Vieram, então, outros relatos populares. A maioria, de casais. Há quem diga que a tal perna se tornou um álibi para maridos justificarem os traumas de brigas com os amantes de suas esposas. A história medonha, sempre lembrada, já virou até HQ, "A Rasteira da Perna Cabeluda", publicada em 2015, em adaptação do roteirista André Balaio, um dos editores do site "O Recife Assombrado".
Novos ares
De uma geração mais recente, o também escritor Frederico Toscano utiliza o mágico e o terror nas suas histórias. "O cotidiano me atrai, mas com algo de fantástico, que o tire do eixo, o torne estranho, por vezes terrível", afirma.
No recém-lançado "Carapaça escura", sua primeira obra de ficção, ele faz do horror uma ferramenta para críticas sociais, como o patriarcado e violência de gênero. "Para a maioria dos brasileiros, além do sobrenatural, é preciso sobreviver ao cotidiano. E muitas vezes é difícil dizer qual é o mais cruel", comenta Toscano.

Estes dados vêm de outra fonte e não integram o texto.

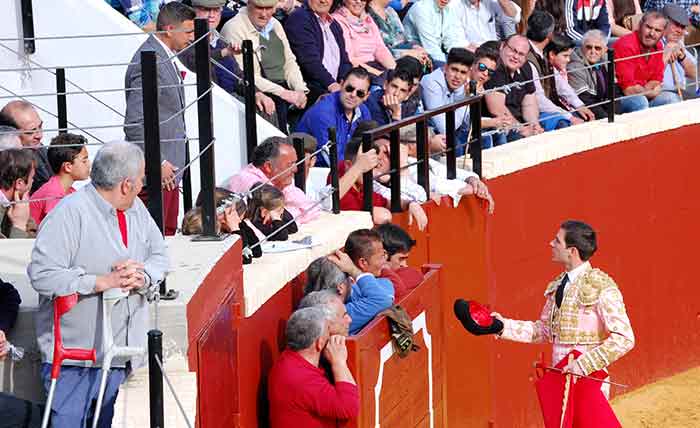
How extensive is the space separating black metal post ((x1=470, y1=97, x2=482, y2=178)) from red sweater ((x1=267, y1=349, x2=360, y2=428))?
382cm

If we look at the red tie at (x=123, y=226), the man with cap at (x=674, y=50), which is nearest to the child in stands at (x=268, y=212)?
the red tie at (x=123, y=226)

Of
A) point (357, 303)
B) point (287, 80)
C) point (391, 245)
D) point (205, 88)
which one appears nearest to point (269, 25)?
point (287, 80)

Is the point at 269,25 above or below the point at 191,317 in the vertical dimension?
above

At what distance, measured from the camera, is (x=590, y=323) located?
9195 millimetres

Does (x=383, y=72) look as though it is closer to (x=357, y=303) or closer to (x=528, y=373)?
(x=528, y=373)

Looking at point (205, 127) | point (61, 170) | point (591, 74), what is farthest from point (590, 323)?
point (591, 74)

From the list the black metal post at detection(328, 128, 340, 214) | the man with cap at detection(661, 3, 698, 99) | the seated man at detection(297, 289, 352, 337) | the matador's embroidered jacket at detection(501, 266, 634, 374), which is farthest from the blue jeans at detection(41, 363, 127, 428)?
the man with cap at detection(661, 3, 698, 99)

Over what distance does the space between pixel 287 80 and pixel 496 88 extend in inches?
63.1

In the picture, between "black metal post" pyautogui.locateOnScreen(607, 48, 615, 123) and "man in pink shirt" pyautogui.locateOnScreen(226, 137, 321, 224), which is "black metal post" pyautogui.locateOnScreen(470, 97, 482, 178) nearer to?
"black metal post" pyautogui.locateOnScreen(607, 48, 615, 123)

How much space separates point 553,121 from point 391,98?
2.54 metres

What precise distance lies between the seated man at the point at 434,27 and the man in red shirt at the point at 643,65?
1.61m

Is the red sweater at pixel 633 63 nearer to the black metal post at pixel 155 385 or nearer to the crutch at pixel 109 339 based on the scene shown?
the crutch at pixel 109 339

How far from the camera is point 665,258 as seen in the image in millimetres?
13867

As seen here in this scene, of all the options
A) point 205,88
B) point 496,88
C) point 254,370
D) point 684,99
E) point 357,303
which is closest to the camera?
point 205,88
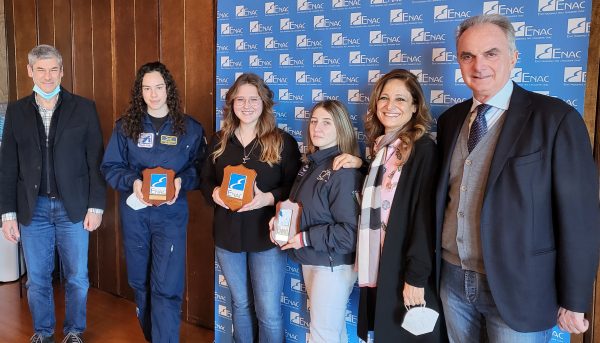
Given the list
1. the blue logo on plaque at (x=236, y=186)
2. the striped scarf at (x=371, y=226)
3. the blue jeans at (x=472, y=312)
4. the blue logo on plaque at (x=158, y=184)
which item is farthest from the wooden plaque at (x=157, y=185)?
the blue jeans at (x=472, y=312)

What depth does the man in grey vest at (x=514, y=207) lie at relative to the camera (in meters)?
1.38

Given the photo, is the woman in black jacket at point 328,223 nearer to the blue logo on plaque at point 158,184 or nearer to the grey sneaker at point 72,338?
the blue logo on plaque at point 158,184

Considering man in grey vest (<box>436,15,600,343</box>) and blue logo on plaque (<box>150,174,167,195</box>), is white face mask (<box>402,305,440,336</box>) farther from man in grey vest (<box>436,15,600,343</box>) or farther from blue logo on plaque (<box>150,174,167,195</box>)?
blue logo on plaque (<box>150,174,167,195</box>)

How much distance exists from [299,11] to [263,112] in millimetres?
680

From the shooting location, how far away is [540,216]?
4.66 ft

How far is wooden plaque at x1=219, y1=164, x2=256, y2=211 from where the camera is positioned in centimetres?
215

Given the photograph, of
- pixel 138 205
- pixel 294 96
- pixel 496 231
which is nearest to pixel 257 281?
pixel 138 205

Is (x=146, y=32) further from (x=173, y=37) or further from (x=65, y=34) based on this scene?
(x=65, y=34)

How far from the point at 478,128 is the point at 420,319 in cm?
74

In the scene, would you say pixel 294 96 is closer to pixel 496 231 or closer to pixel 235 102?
pixel 235 102

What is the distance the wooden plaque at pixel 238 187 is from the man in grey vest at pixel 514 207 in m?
0.93

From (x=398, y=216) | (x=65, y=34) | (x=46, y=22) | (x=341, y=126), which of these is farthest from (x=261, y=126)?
(x=46, y=22)

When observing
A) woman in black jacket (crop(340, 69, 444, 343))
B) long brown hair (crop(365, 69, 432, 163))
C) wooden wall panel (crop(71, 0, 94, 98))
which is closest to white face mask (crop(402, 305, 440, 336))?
woman in black jacket (crop(340, 69, 444, 343))

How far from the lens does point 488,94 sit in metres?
1.53
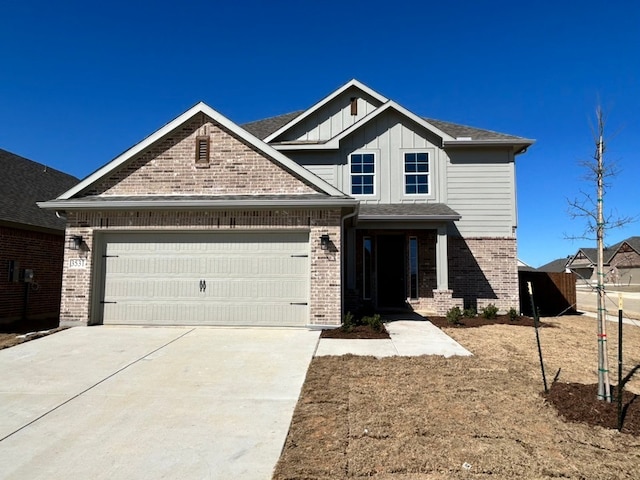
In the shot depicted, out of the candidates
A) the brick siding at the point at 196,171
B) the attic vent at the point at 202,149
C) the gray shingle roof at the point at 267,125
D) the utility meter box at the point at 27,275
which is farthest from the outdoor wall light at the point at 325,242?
the utility meter box at the point at 27,275

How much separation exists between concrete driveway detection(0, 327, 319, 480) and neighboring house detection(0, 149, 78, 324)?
153 inches

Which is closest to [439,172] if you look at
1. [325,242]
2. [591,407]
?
[325,242]

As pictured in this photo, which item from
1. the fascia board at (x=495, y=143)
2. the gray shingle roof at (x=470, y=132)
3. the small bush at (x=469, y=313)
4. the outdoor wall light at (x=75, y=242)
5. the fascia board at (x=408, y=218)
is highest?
the gray shingle roof at (x=470, y=132)

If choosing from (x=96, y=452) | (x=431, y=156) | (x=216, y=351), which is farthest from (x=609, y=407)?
(x=431, y=156)

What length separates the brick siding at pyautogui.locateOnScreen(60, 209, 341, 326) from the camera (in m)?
9.55

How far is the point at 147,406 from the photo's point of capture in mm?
4918

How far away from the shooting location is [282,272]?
9844mm

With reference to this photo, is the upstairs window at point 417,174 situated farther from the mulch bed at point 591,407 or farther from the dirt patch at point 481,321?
the mulch bed at point 591,407

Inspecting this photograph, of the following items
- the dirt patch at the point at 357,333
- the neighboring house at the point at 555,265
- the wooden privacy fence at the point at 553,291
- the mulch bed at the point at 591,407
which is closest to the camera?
the mulch bed at the point at 591,407

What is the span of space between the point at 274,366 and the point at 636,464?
183 inches

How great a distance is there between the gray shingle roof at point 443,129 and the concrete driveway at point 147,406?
10.2 metres

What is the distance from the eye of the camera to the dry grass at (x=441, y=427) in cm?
349

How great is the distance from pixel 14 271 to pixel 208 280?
5766mm

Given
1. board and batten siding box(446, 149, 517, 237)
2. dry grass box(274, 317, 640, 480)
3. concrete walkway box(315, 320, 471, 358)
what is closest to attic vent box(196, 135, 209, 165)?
concrete walkway box(315, 320, 471, 358)
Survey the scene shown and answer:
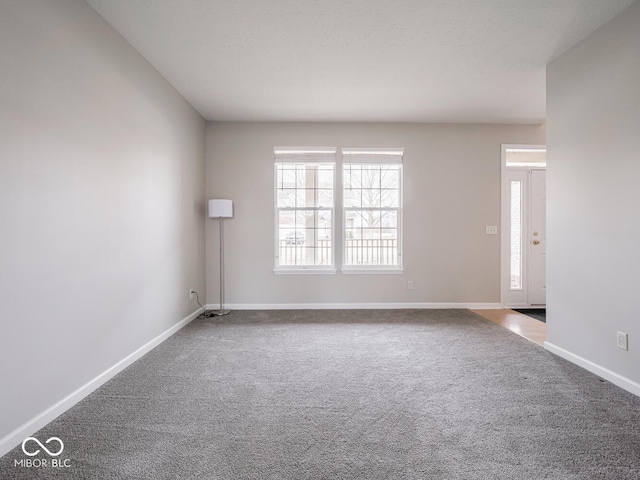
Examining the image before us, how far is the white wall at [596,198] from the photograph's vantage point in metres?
2.21

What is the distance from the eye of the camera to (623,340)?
2.27 meters

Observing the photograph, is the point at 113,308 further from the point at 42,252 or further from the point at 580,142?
the point at 580,142

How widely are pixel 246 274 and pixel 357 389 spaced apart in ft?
8.88

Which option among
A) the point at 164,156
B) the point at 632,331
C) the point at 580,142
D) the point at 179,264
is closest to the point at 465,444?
the point at 632,331

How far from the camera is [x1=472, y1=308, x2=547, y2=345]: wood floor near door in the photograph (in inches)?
136

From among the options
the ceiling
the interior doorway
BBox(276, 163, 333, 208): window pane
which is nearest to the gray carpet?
the interior doorway

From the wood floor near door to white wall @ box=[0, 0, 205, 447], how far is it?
3830 millimetres

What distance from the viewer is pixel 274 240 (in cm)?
454

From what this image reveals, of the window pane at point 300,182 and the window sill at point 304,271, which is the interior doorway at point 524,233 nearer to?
the window sill at point 304,271

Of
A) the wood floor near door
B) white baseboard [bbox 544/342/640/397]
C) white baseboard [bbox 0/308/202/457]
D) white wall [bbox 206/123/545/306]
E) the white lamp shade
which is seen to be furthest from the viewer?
white wall [bbox 206/123/545/306]

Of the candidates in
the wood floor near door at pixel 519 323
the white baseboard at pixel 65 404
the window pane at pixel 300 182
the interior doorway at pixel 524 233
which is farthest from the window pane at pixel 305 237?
the interior doorway at pixel 524 233

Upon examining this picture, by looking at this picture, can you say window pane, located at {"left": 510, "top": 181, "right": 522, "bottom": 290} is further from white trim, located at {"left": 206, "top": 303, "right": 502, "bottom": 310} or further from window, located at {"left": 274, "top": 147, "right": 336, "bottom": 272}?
window, located at {"left": 274, "top": 147, "right": 336, "bottom": 272}

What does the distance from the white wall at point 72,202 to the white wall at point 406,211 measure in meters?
1.32
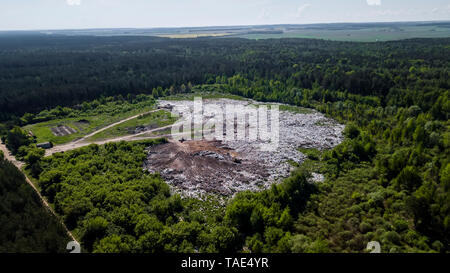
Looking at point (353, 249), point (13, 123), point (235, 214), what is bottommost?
point (353, 249)

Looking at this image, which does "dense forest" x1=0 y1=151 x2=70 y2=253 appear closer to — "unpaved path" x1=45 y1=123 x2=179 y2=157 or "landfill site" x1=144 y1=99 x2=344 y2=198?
"landfill site" x1=144 y1=99 x2=344 y2=198

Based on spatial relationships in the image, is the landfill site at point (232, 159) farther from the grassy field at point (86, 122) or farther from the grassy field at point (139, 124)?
the grassy field at point (86, 122)

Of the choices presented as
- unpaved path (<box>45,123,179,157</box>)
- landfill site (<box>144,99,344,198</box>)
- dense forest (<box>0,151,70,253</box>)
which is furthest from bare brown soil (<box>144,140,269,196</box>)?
dense forest (<box>0,151,70,253</box>)

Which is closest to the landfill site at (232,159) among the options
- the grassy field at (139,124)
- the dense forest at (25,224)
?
the grassy field at (139,124)

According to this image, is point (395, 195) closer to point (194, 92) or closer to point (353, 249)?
point (353, 249)

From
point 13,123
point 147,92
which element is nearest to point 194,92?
point 147,92

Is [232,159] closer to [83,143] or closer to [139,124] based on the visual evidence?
[139,124]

A geografia, segundo ele, também colabora com a ficção, já que as particularidades geográficas localizam as narrativas sem que seja necessário que se declare onde elas ocorrem, mas ao mesmo tempo permitem situações estéticas que, muitas vezes, não seriam possíveis em outros lugares. "Não escrevo sobre Pernambuco apenas porque sou pernambucano. Minha terra me empresta as ferramentas necessárias ao meu ofício de escritor".